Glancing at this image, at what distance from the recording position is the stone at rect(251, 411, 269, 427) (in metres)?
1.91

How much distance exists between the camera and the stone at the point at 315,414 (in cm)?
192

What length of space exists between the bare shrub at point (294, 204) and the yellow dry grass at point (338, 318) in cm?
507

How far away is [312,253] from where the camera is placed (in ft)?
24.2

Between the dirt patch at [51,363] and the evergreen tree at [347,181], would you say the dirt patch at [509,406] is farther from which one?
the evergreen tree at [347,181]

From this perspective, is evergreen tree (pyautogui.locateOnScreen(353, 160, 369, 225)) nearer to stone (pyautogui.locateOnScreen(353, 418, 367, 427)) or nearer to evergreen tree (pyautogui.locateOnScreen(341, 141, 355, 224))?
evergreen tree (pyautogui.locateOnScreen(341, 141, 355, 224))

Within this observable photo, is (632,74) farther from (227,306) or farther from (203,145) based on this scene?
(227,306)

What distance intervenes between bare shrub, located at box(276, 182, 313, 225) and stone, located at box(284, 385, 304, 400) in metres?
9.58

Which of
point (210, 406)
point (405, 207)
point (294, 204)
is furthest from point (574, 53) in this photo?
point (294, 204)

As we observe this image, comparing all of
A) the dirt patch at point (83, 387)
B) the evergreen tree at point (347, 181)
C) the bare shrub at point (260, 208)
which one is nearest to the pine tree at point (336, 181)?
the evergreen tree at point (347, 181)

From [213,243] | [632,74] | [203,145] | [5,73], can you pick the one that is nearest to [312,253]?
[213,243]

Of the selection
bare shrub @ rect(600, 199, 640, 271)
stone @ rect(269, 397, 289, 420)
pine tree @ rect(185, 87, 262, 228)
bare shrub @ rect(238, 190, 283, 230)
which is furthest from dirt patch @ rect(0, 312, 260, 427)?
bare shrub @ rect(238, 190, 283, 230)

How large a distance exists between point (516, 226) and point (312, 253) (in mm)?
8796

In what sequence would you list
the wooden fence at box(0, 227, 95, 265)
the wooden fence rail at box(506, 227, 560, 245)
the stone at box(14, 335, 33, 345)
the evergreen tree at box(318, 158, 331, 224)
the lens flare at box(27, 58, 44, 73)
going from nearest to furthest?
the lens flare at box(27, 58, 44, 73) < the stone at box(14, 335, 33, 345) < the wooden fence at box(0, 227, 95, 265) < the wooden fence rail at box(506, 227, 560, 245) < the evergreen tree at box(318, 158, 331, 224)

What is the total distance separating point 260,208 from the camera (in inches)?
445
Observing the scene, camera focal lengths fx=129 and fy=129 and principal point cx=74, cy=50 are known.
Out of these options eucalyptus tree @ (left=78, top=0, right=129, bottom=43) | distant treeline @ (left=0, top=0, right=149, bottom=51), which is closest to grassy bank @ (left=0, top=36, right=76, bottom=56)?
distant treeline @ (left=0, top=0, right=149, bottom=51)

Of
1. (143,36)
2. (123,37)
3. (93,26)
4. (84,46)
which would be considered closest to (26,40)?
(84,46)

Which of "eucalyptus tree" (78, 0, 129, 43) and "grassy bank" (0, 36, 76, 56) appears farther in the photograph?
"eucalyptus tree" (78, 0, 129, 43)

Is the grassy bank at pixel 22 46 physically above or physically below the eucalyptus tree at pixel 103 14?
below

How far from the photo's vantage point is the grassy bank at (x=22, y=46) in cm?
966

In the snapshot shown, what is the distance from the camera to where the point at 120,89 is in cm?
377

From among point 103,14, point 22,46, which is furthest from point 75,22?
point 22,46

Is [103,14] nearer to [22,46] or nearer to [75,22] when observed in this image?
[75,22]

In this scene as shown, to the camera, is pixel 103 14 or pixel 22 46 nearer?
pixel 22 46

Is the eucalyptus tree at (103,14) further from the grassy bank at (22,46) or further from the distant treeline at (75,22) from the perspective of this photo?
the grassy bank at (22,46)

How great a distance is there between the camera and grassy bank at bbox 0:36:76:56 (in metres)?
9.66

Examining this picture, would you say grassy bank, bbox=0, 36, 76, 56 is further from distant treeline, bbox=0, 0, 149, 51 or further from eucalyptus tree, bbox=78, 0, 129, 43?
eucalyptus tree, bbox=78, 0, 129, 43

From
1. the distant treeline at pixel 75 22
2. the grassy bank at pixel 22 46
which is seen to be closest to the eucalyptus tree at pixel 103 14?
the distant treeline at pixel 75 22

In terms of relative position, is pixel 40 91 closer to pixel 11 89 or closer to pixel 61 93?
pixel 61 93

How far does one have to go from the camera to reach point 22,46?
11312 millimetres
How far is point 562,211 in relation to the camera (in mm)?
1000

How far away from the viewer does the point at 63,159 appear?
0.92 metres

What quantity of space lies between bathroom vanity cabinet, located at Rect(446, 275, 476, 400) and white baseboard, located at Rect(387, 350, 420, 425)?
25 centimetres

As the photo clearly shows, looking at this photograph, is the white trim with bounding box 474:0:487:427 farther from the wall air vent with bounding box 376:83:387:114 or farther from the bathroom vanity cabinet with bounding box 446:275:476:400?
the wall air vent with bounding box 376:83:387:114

━━━

Pull out every line of the data above that contains the word "pixel". Uppercase and lowercase count as different.

Is the grassy bank at pixel 22 46 physically above or physically below the eucalyptus tree at pixel 103 14?
In this scene as shown, to the camera, is pixel 103 14 or pixel 22 46 nearer?
pixel 22 46
1. the distant treeline at pixel 75 22
2. the grassy bank at pixel 22 46
which is seen to be closest to the eucalyptus tree at pixel 103 14?
the distant treeline at pixel 75 22
In terms of relative position, is pixel 40 91 closer to pixel 11 89 or closer to pixel 61 93?
pixel 61 93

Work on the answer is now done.